When I return there is still spare salt to rub in my wound. My new friend, Rebecca, and I are given what looks like a million leaflets detailing the in-store promotions—50 per cent off toys, 25 per cent off wine and 25 per cent reduction on TU clothing. We have to hand these to customers entering the shop. I spend the first ten minutes enthusiastically greeting every customer with an all-American ‘Hi!’ and the pressure to treat each shopper like a mystery customer is so intense that I find myself taking a seven-year-old to the card section and smiling obsequiously, you know, just in case. The zeal fades quickly though when there are no smiles, barely a hello in return, and without exception, no eye contact. Thankfully, I’m asked to return to customer service to help out. I can’t wait to be behind the desk again, but feel rotten for leaving Rebecca distributing leaflets. I tell her we’ll do a swap in ten minutes. After five minutes of guilt-ridden angst I find an excuse to get her back to help. Once she’s made her escape she’s willing to do whatever it takes to avoid leafleting and spends the next couple of hours loitering in the clothing department. Never again will I refuse a leaflet crumpled into my hand on the street and nor will I frown when I discover I’ve been handed five rather than just the one.

And then suddenly there they are. The words I’m dreading emerging from my own mouth and I’m hearing them after being here for less than two days. A young man is taken off checkouts, placed at customer service for five minutes and then promptly sent straight back to checkouts. ‘I hate this place,’ he mutters as he walks away.

Towards the end of my day, at 4 p.m., I’m asked to check if anyone wants help with packing. I run from till to till asking the checkout assistants if they need my help. They all smile politely and decline. I’ve asked most of them when one finally has the good sense to say, ‘Well, that’s up to the customer, isn’t it?’

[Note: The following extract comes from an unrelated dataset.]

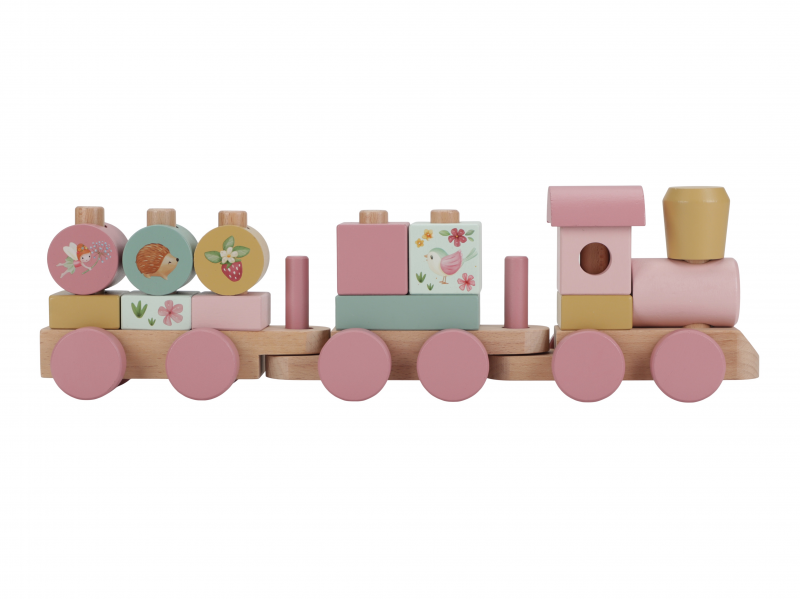 Vláček dřevěný Fairy Garden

Once I’ve recovered from my idiocy, one lady takes me up on my offer saying, ‘Only if you’re good at it.’ ‘It’s one of my life skills,’ I respond. She laughs, not realising that in this job it’s the only one that counts.

Later I help a young mum pack. She seems to have decided to clothe her entire family in the TU range. Struggling to find the right amount of money, she takes one T-shirt off the bill. Seconds after she’s said goodbye to me, I spot her at customer service returning the lot.

Rebecca repeats at least half a dozen times today, ‘I’ve got to get a job at Waitrose.’ But how will it be better? I find myself wondering.